At age 13, Stein persuaded a Billboard magazine editor to let him access the publication’s archives, enabling him to kick off a two-year project in which he transcribed and studied nearly two decades of pop music charts. The project led him to start writing for the magazine, which became a full-time job after he graduated from high school in 1959.
Two years later, he moved to Cincinnati to work at King Records, where he had interned in high school. The label’s executive, Syd Nathan, became his first mentor, encouraging him to shorten his last name from Steinbigle – “If you’re serious about the music business, you need a name,” he said – and sending him out on the road with one of the label’s burgeoning stars, James Brown.
Stein returned to New York in 1963 to join Red Bird Records, which found success with hits including the Shangri-Las’ “Leader of the Pack,” before co-founding Sire in 1966 with producer and songwriter Richard Gottehrer. The company took its name from the first two letters of their given names, which were rearranged to form a courtly word – “sire” – that paid subtle homage to King, where Stein had gotten his start.
The label initially looked overseas for clients, signing British groups including Climax Blues Band, Renaissance and Barclay James Harvest. In 1973, it cracked the Top 10 with the single “Hocus Pocus” by the Dutch band Focus, which Stein joked was “probably the only ever perfectly rhyming number-one title and artist.”

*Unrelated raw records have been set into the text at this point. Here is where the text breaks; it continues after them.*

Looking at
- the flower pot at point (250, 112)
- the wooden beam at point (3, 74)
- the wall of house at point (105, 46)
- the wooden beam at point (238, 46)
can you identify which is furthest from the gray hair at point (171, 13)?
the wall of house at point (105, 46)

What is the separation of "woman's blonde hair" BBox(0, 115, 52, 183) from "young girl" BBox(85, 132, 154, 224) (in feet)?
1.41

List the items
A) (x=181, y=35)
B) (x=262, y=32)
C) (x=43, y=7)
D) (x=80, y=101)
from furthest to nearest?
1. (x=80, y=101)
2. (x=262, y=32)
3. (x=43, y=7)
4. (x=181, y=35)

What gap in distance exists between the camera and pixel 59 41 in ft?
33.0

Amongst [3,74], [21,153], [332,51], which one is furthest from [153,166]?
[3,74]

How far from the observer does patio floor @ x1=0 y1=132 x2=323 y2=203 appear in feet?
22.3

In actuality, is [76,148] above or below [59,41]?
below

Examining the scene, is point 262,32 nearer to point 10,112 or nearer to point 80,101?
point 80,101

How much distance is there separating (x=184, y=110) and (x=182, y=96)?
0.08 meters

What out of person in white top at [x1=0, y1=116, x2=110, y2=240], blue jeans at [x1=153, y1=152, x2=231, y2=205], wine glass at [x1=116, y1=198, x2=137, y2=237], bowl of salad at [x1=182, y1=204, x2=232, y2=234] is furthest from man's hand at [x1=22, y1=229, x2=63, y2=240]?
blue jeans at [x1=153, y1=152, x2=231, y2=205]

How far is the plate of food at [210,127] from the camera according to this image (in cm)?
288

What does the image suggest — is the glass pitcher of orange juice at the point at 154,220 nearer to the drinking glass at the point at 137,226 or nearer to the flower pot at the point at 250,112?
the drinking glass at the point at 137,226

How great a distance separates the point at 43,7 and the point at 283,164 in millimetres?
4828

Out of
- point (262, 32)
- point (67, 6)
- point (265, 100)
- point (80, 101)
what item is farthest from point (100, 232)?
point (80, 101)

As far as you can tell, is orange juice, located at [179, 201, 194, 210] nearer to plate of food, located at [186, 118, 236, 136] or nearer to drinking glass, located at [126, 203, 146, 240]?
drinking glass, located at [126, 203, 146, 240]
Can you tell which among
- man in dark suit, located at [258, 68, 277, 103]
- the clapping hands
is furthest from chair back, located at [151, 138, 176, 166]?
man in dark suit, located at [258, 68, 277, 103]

Two years later, Stein’s wife, the former Linda Adler, suggested he check out the Ramones, introducing him to a band – and a musical sensibility – that transformed his label. “It was like sticking my hand in a live electric light socket,” he said.
Deciding that the “punk” label would turn away potential listeners, Stein embraced “new wave” to describe some of the CBGB mainstays, including Talking Heads. The term stuck, in part through a new slogan that he adopted at Sire, “Don’t Call it Punk,” to promote now-canonical albums by bands including Richard Hell and the Voidoids.
By then, the company had signed a distribution deal with Warner Bros. Records, where Stein became a vice president. The label was acquired by Warner Music Group in 1980.
Over the next decade, Stein expanded his label’s roster to include established artists such as Lou Reed and Brian Wilson. He later turned toward indie rock and pop, and he was still looking for new artists when the Scottish band Belle and Sebastian released a song named after him in 1998, concluding with the lines: “Seymour Stein, sorry I missed you / Have a nice flight home / It’s a good day for flying.”
He retired in 2018. That same year, he published his memoir, which touched on his sexuality – he knew he was gay ever since he was young, he wrote, but “believed that if I ignored it long enough, it might go away, like the hiccups or a door-to-door salesman” – and his tumultuous marriage to Linda, which ended in divorce in the late 1970s.
Linda Stein, a co-manager of the Ramones, became a real estate agent for celebrities before she was murdered by her personal assistant in 2007. She and Stein had two daughters: Samantha Jacobs, who died of brain cancer in 2013 at age 40, and Mandy, a filmmaker.
In addition to his daughter, survivors include a sister and three grandchildren.
Looking back on his career in 2018, Stein told the New Yorker that whatever genre he was working in, he simply tried to put out “a great record.” Asked what made an album “great,” he replied, “a great song,” thus raising the question: What made a song great?
To answer, he reached back through pop music history and, as he did so often, quoted from a song, this time selecting lyrics from the Rodgers and Hammerstein tune “Some Enchanted Evening.” “Fools give you reasons,” he said, “wise men never try.”